■ **Excerpt provided**
Military sexual trauma include both sexual assault and sexual harassment while under a military setting. The United States Department of Veteran Affairs recently published an article outlining the issues involved with veteran care.

The sexual harassment can include anything from unwelcome physical or verbal conduct involving gender, sexuality, and sexual coercion. Sexual harassment involves both men and women. Sexual harassment does tend to be reported by women and higher rates then men. As far as sexual assault the rates of sexual assaults being reported for women versus men is 6% for women and 1% for men.

Does Sexual Trauma Happen During Wartime in the Military?

The VA reports that it occurs both during wartime and during times of peace or training. The stress associated with being in wartime may however contribute to the increase of sexual harassment and sexual assault.

How Do Sexual Trauma Cases in the Military Differ From Civilian Cases?

Sexual trauma in the military is less likely to be a random event and more often occurs directly within the victims workplace or living quarters. In addition, military sexual trauma causes further damage because it directly affects the victim’s career goals as the person responsible for causing the trauma is often a supervisor or a peer and will often have power over the victim in regards to work-related issues.

What Are the Psychological Outcomes of Being a Victim of Sexual Trauma in the Military?

Being a victim of sexual trauma in the military can often cause the victim to physical and health problems as well as instances of PTSD. The effects of the victimisation can be even more pronounced in men as there is often a stigma attached to the fact that they are not often able to speak up about the victimisation because of the fear that they may be stigmatised.

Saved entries
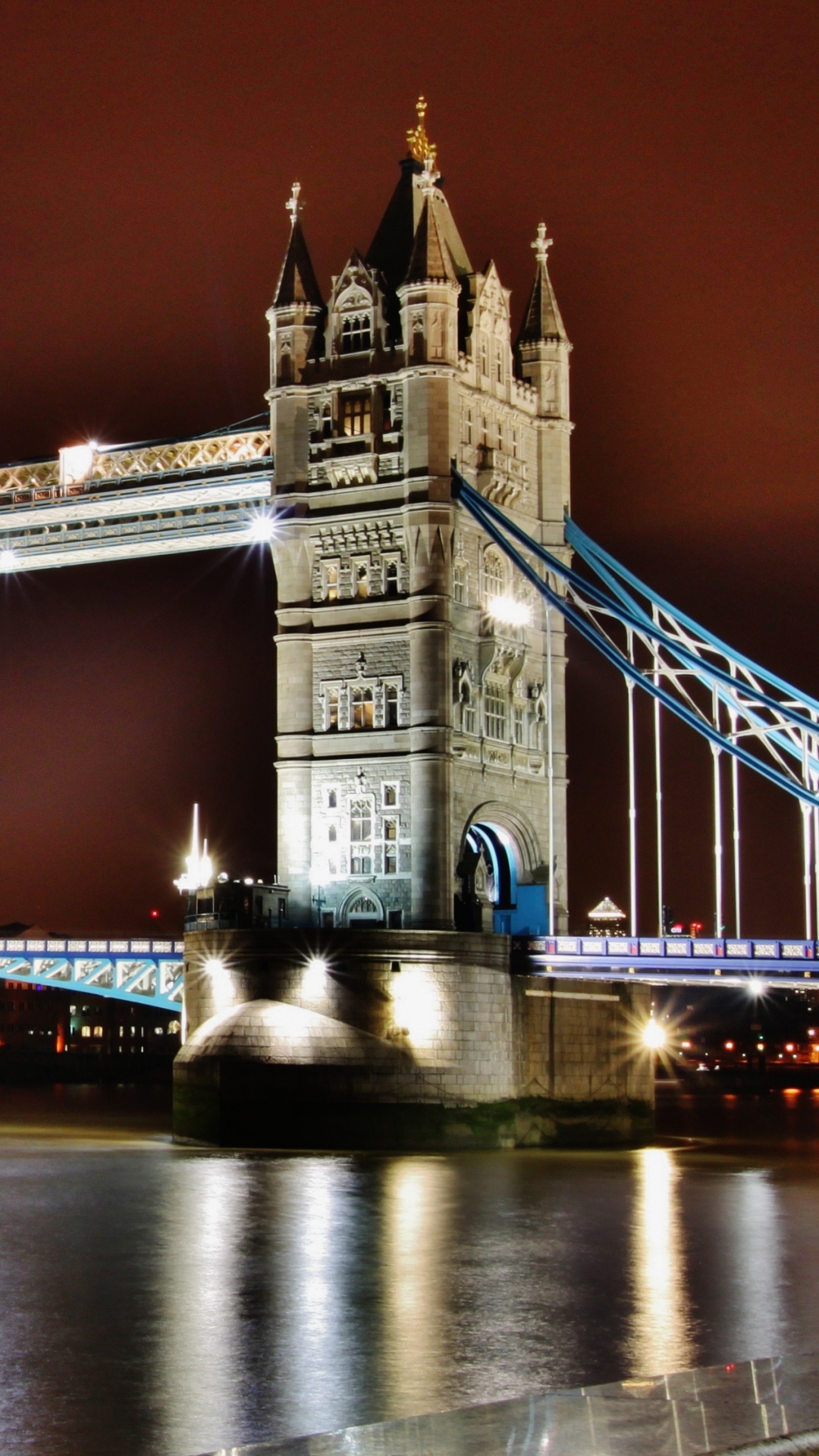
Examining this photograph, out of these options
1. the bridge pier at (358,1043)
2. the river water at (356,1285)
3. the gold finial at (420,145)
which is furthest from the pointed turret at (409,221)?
the river water at (356,1285)

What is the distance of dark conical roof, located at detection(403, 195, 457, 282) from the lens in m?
45.2

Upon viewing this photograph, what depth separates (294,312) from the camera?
4725 cm

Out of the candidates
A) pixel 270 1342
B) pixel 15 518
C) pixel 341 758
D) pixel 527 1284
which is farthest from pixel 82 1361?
pixel 15 518

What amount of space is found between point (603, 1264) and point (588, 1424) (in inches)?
596

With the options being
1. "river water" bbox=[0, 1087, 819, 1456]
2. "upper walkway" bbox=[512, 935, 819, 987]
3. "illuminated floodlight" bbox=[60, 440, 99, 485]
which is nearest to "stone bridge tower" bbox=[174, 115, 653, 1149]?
"upper walkway" bbox=[512, 935, 819, 987]

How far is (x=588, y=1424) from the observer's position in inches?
396

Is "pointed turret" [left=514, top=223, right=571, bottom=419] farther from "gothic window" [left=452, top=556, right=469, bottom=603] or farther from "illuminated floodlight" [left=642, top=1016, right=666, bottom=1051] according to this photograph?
"illuminated floodlight" [left=642, top=1016, right=666, bottom=1051]

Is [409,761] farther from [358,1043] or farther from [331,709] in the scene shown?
[358,1043]

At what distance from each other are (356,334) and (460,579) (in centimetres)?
643

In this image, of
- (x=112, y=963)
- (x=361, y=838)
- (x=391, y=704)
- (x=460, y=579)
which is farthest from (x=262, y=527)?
(x=112, y=963)

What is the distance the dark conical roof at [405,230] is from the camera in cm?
4788

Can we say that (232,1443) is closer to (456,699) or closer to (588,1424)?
(588,1424)

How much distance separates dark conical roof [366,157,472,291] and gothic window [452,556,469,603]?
23.6 feet

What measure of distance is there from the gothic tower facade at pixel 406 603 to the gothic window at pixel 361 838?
41 millimetres
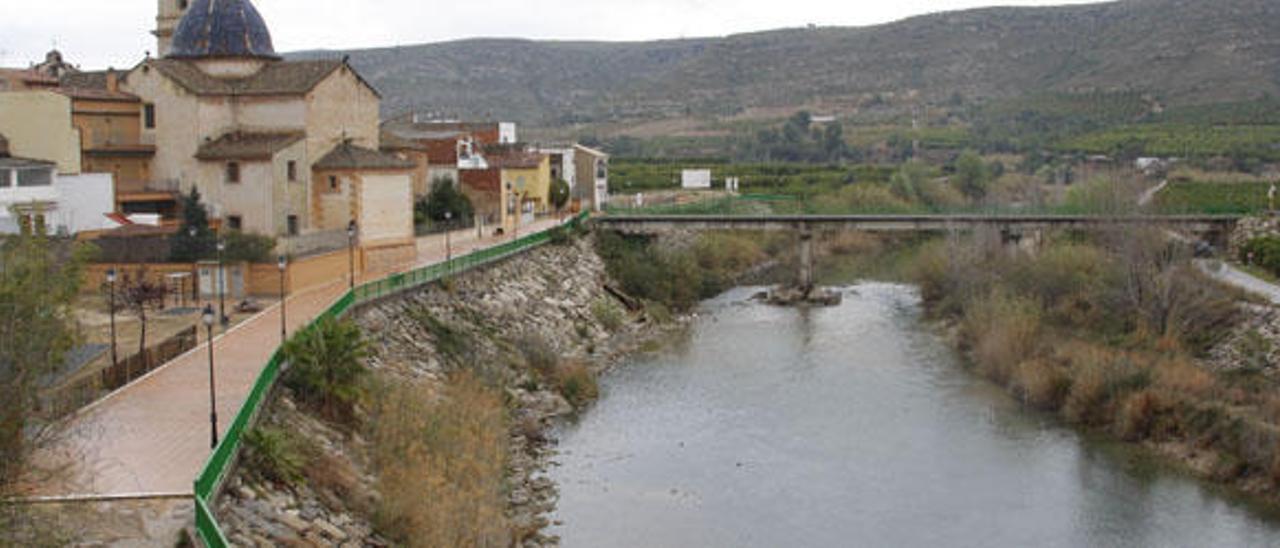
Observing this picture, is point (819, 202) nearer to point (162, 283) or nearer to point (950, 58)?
point (162, 283)

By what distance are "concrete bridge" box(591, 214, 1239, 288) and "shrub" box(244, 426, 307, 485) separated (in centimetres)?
3200

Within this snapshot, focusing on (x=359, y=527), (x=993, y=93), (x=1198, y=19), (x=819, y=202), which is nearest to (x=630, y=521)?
(x=359, y=527)

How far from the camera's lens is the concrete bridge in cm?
4662

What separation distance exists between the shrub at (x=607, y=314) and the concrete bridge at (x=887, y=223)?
825cm

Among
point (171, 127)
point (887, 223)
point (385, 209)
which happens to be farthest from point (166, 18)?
point (887, 223)

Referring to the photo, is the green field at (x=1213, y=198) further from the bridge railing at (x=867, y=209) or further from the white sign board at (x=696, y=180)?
the white sign board at (x=696, y=180)

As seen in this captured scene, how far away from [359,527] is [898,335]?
2476 centimetres

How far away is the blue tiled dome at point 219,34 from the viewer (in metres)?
41.6

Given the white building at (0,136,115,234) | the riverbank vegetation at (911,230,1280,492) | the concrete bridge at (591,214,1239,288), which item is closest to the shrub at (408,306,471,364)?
the white building at (0,136,115,234)

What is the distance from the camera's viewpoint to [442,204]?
163ft

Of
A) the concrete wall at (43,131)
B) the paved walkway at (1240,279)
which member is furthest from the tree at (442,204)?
the paved walkway at (1240,279)

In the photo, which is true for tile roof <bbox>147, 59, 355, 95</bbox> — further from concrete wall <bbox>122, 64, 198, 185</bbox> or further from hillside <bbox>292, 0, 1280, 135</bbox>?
hillside <bbox>292, 0, 1280, 135</bbox>

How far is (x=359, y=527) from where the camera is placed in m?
19.0

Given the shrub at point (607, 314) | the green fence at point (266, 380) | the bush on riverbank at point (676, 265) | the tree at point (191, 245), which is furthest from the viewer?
the bush on riverbank at point (676, 265)
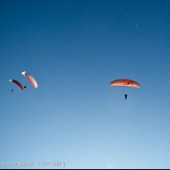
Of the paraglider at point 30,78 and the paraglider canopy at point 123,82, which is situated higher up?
the paraglider at point 30,78

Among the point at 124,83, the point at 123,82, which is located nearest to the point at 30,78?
the point at 123,82

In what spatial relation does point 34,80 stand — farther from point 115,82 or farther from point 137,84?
point 137,84

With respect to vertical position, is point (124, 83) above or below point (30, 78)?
below

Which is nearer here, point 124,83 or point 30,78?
point 124,83

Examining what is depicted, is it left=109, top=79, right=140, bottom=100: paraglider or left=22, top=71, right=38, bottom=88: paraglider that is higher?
left=22, top=71, right=38, bottom=88: paraglider

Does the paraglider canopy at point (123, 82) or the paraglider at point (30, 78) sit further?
the paraglider at point (30, 78)

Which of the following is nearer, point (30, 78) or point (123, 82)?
point (123, 82)

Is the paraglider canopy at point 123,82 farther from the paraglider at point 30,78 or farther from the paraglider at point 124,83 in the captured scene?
the paraglider at point 30,78

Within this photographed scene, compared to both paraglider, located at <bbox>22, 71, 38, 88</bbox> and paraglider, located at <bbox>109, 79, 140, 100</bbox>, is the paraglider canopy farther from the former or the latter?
paraglider, located at <bbox>22, 71, 38, 88</bbox>

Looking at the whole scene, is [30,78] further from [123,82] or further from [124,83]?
[124,83]

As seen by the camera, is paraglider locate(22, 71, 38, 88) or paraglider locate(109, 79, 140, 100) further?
paraglider locate(22, 71, 38, 88)

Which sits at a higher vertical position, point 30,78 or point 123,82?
point 30,78

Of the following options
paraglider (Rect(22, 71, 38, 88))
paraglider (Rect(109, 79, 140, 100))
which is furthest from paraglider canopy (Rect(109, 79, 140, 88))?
paraglider (Rect(22, 71, 38, 88))

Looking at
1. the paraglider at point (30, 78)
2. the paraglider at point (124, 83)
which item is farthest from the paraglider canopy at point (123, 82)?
the paraglider at point (30, 78)
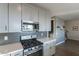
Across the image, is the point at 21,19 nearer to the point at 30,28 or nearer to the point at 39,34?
the point at 30,28

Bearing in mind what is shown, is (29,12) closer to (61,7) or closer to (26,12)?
(26,12)

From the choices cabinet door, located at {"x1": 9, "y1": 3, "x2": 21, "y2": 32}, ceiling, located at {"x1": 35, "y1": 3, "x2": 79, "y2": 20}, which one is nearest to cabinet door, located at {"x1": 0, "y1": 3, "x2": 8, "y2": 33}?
cabinet door, located at {"x1": 9, "y1": 3, "x2": 21, "y2": 32}

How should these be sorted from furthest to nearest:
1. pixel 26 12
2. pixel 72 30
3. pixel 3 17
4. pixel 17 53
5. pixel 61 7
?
pixel 72 30 < pixel 61 7 < pixel 26 12 < pixel 3 17 < pixel 17 53

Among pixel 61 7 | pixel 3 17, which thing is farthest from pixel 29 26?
pixel 61 7

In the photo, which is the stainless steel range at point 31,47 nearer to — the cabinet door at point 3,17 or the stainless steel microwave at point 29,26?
the stainless steel microwave at point 29,26

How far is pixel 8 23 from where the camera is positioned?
241 cm

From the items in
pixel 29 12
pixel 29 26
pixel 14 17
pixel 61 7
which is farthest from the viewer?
pixel 61 7

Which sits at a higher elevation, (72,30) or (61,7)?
(61,7)

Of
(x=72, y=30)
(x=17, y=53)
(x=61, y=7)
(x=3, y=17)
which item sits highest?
(x=61, y=7)

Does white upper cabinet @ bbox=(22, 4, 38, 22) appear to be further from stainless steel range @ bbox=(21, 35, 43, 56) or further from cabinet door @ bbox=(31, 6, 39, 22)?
stainless steel range @ bbox=(21, 35, 43, 56)

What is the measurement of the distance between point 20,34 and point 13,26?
0.65m

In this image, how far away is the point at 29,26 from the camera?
3.27 m

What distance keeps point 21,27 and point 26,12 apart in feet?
1.69

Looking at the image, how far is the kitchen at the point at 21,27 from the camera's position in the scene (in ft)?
7.49
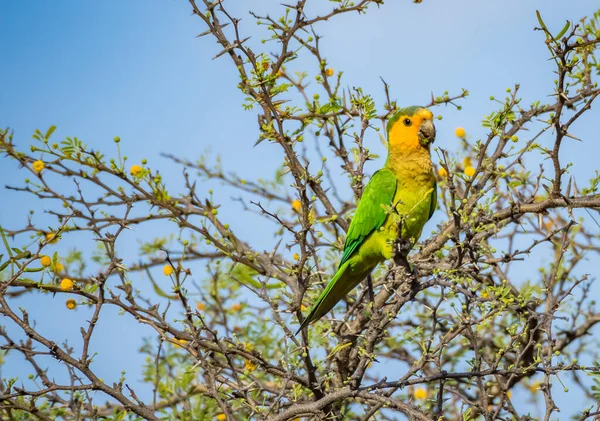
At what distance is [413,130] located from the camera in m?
4.33

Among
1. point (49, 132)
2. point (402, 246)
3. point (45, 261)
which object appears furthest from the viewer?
point (49, 132)

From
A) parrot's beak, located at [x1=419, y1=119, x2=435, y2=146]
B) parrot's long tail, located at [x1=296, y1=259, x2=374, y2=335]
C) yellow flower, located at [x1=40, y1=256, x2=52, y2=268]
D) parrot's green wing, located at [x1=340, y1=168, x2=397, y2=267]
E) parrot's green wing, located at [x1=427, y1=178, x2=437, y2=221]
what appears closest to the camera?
yellow flower, located at [x1=40, y1=256, x2=52, y2=268]

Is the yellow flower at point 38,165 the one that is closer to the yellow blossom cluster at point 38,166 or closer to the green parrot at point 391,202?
the yellow blossom cluster at point 38,166

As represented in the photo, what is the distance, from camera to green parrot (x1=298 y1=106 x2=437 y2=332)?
3.94 m

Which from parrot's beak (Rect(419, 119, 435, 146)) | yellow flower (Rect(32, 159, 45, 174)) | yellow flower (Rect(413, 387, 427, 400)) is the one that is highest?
yellow flower (Rect(32, 159, 45, 174))

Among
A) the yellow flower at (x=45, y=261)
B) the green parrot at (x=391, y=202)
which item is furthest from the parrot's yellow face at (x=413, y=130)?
the yellow flower at (x=45, y=261)

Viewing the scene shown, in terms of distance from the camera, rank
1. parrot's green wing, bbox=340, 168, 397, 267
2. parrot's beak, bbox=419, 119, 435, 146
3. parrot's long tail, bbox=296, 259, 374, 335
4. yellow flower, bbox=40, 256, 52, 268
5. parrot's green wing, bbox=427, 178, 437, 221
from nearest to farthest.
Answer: yellow flower, bbox=40, 256, 52, 268, parrot's long tail, bbox=296, 259, 374, 335, parrot's green wing, bbox=340, 168, 397, 267, parrot's green wing, bbox=427, 178, 437, 221, parrot's beak, bbox=419, 119, 435, 146

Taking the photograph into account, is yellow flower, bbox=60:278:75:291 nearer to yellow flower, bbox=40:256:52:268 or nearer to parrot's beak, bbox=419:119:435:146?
yellow flower, bbox=40:256:52:268

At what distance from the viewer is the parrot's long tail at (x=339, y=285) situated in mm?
3846

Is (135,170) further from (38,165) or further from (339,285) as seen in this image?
(339,285)

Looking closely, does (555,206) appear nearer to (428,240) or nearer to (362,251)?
(428,240)

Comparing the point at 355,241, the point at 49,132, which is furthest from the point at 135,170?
the point at 355,241

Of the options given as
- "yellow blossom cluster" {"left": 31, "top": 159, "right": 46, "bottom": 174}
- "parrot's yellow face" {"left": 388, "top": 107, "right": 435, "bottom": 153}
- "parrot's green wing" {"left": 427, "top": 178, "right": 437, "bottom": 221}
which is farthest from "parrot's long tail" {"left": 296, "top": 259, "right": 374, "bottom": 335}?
"yellow blossom cluster" {"left": 31, "top": 159, "right": 46, "bottom": 174}

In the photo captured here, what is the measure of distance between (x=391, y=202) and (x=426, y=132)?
58 centimetres
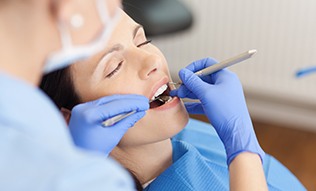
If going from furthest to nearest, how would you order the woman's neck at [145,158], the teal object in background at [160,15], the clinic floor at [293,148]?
the clinic floor at [293,148] → the teal object in background at [160,15] → the woman's neck at [145,158]

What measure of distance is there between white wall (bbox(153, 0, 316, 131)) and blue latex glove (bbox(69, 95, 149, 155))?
4.88 feet

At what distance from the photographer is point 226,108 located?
1437 mm

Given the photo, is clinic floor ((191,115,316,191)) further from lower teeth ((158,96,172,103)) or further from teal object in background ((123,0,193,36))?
lower teeth ((158,96,172,103))

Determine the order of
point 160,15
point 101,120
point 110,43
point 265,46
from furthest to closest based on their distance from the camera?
point 265,46 < point 160,15 < point 110,43 < point 101,120

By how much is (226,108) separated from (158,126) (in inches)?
6.4

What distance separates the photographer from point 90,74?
1430 mm

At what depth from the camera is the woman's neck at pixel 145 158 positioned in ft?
4.99

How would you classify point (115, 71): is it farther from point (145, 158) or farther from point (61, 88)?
point (145, 158)

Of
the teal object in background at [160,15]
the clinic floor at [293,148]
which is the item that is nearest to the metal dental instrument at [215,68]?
the teal object in background at [160,15]

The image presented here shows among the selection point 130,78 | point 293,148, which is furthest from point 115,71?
point 293,148

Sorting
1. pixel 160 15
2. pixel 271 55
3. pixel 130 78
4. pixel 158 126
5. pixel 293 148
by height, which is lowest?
→ pixel 293 148

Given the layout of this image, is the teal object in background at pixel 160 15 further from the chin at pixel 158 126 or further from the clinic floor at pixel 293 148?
the chin at pixel 158 126

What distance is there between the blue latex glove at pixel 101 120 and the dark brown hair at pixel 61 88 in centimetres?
12

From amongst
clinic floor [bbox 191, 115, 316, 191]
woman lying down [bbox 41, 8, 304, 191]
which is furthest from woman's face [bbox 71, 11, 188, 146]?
clinic floor [bbox 191, 115, 316, 191]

■ **Required tasks**
(A) Write out again the part of the military sexual trauma article that opens with the words "What Are the" and closes with "may be stigmatised.", switching "victimisation" to "mistreatment".
(B) Please resume the military sexual trauma article, starting right after its last sentence.
These items were gathered from a separate source.

■ **Outputs for the tasks**
(A)
What Are the Psychological Outcomes of Being a Victim of Sexual Trauma in the Military?

Being a victim of sexual trauma in the military can often cause the victim to physical and health problems as well as instances of PTSD. The effects of the mistreatment can be even more pronounced in men as there is often a stigma attached to the fact that they are not often able to speak up about the mistreatment because of the fear that they may be stigmatised.

(B)
Emotional responses to the victimisation include feelings of worthlessness, guilt or anger. The victim may also have trouble trusting others, participating in social activities or feel that they are having issues with sexual dysfunction.

Currently there are no methods of screening or assessment that have been made available specifically to deal with instances of victimisation in the military. Instead the military has simply adopted the methods of screening and assessment that apply to the general population of victims of sexual trauma and applies these methods to military situations. A method of screening that has been said to result in positive outcomes in screening patients is to simply ask the patient questions about whether or not they experienced the sexual trauma and other questions related to the event so that that the healthcare professional can document the findings and figure out the best way to treat the patient for the victimisation.

The VA is working to develop more methods for treating victims of sexual trauma as the treatment options are usually based around making sure that the victim is made to feel safe as well as providing help with coping skills to deal with the victimisation.